Egyptian Coptic Catholic bishop (born 1972)

Emmanuel Bishay (born Khaled Ayad Bishay on 5 January 1972) is an Egyptian Coptic Catholic hierarch who has served as the Bishop of the Eparchy of Luxor since 2016. He concurrently serves as the Apostolic Visitator for Coptic Catholic faithful in Europe since 2022.

== Early life and education ==
Khaled Ayad Bishay was born on 5 January 1972 in the village of Kom Gharib, located within the Sohag Governorate of Egypt. After completing his primary and secondary education, he entered the St. Leo the Great Patriarchal Seminary in Maadi to study philosophy and theology.
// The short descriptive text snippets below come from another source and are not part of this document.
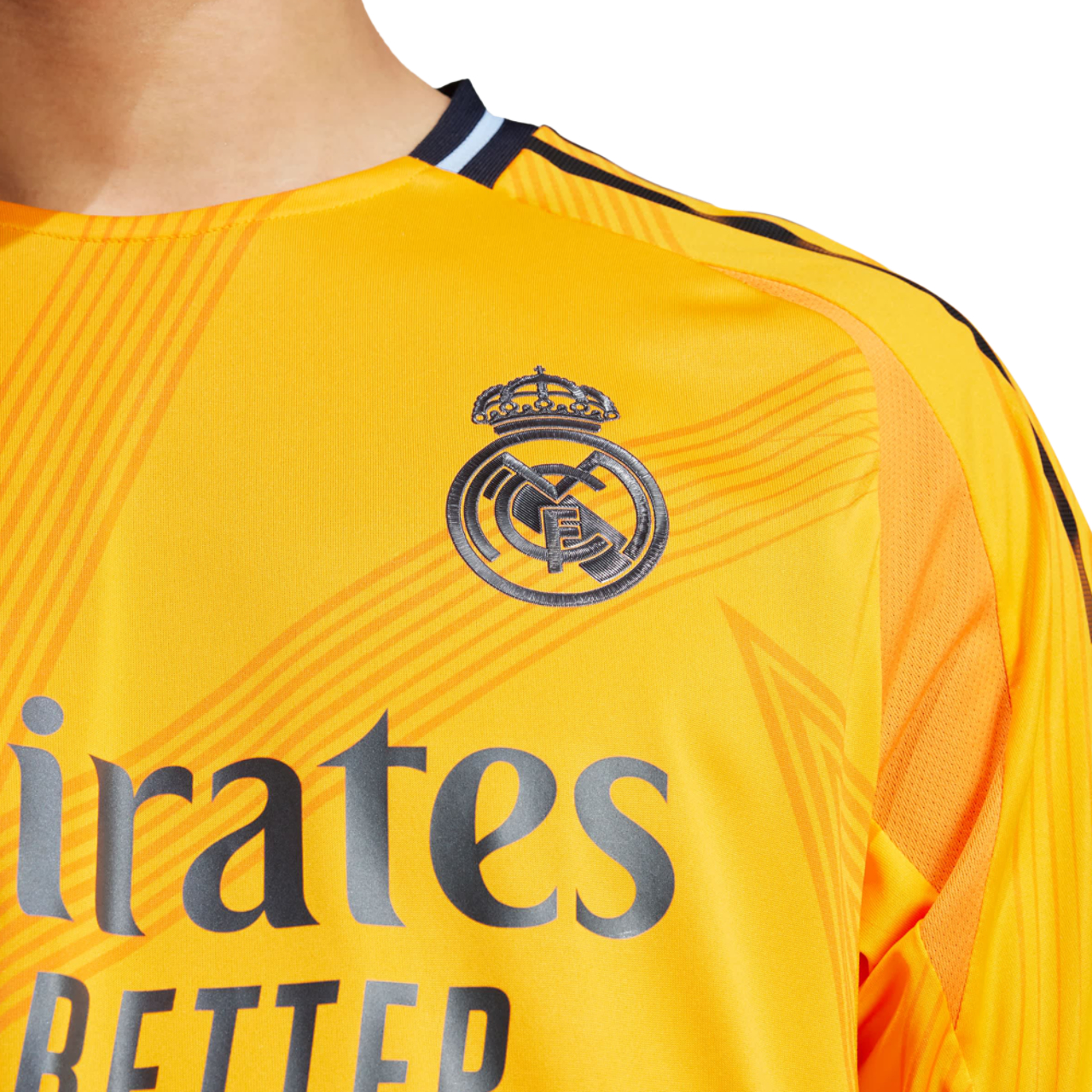 adidas Real Madrid 24/25 Vieraspelipaita Aito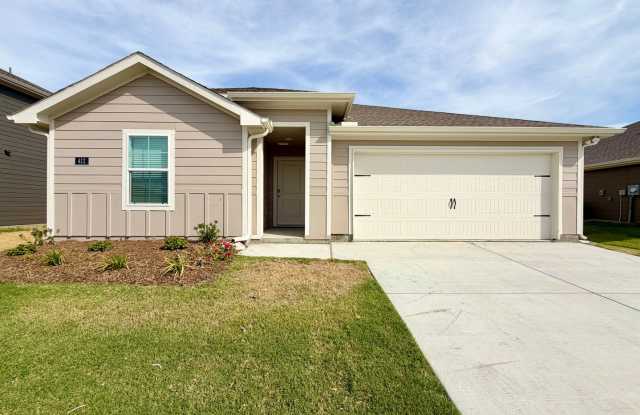 NEW CONSTRUCTION! Move-In Ready! Beautiful 4BR Home with Study & Open Floor Plan Gallery 3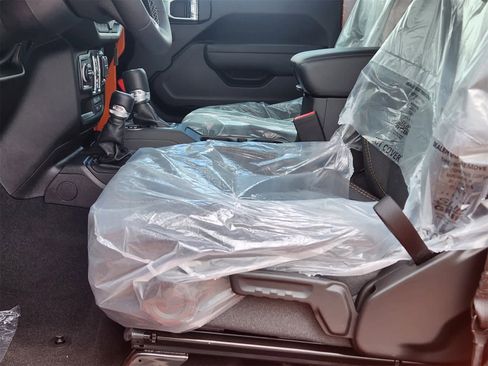 New 2025 Jeep Wrangler Sport S image 12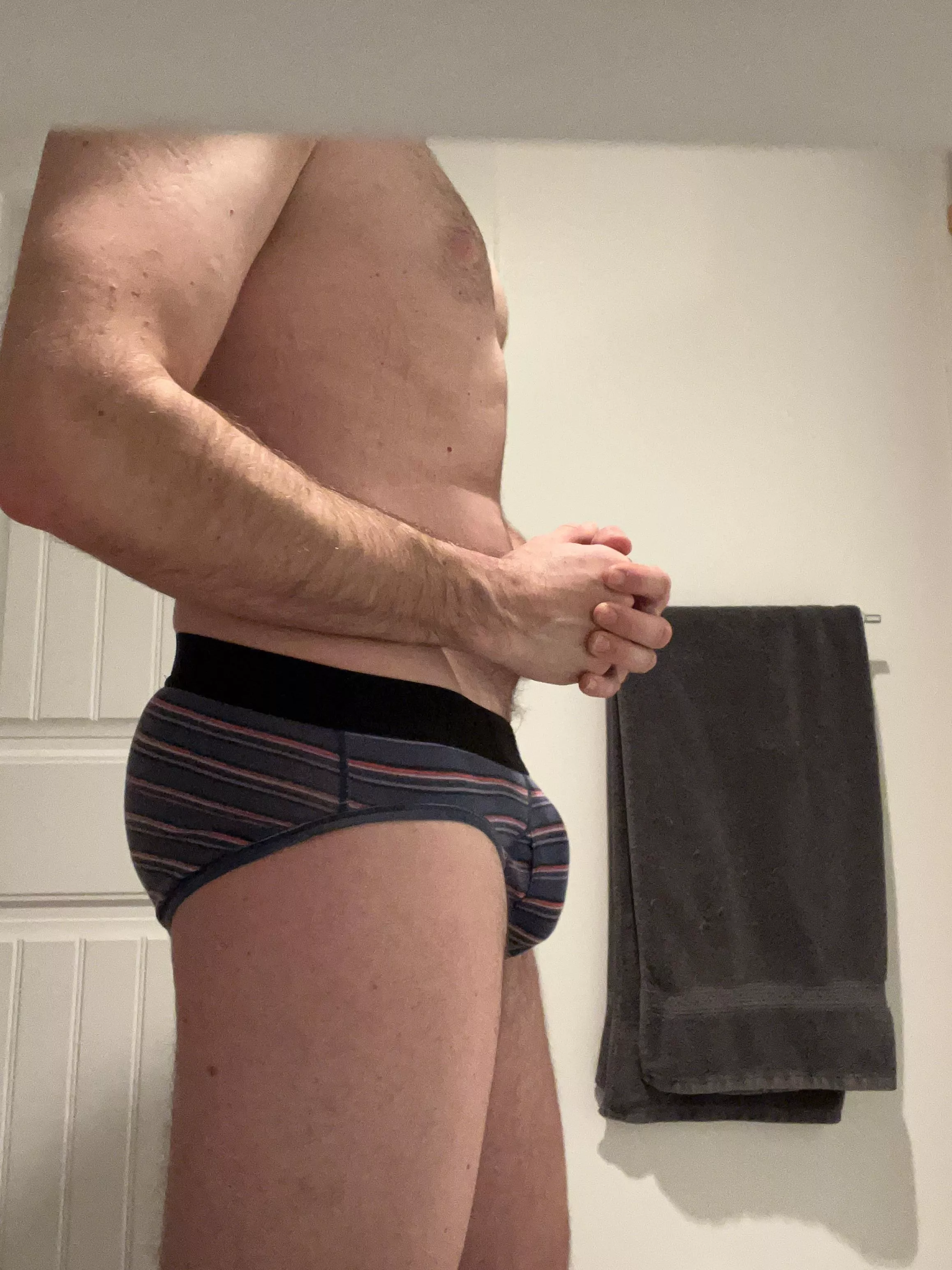Saxx briefs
He was ordained a priest on 25 September 1995 by Bishop Kyrillos William for the Eparchy of Sohag. Following his ordination, he pursued higher academic studies in Rome. He obtained a licentiate in moral theology from the Pontifical Alphonsian Academy and a subsequent licentiate in Eastern canon law from the Pontifical Oriental Institute.

== Pastoral ministry ==
After his return to Egypt, he served as professor of Moral Theology, member of the teaching team of the Major Seminary of Maadi, parish priest of the Cathedral of the Eparchy of Sohag. In 2003, he moved to Rome to serve as a staff official at the Congregation for the Oriental Churches in the Vatican. During his time in Europe, he also provided pastoral care to the diaspora Coptic Catholic community, serving as the chaplain for Coptic Catholics in Rome and celebrating liturgies for Coptic communities in Switzerland and other regions.

== Episcopate ==
On 16 April 2016, Pope Francis confirmed his election by the Synod of the Coptic Catholic Church as the Bishop of the Eparchy of Luxor, succeeding Youhannes Ezzat Zakaria Badir. Upon his election, he chose the episcopal name Emmanuel.

Bishay was consecrated as a bishop on 10 June 2016 at the Cathedral of St. Charles Borromeo in Luxor. The principal consecrator was Patriarch Ibrahim Isaac Sidrak, assisted by other bishops of the Coptic Catholic Synod, alongside numerous public and religious figures in Egypt.

As bishop, Bishay has been active in promoting interfaith dialogue and national unity in Egypt, frequently highlighting the shared cultural fabric between Egyptian Muslims and Christians, particularly in the face of sectarian tensions and terrorism.

On 30 September 2022, Pope Francis appointed Bishop Bishay as the Apostolic Visitator for Coptic Catholic faithful in Europe.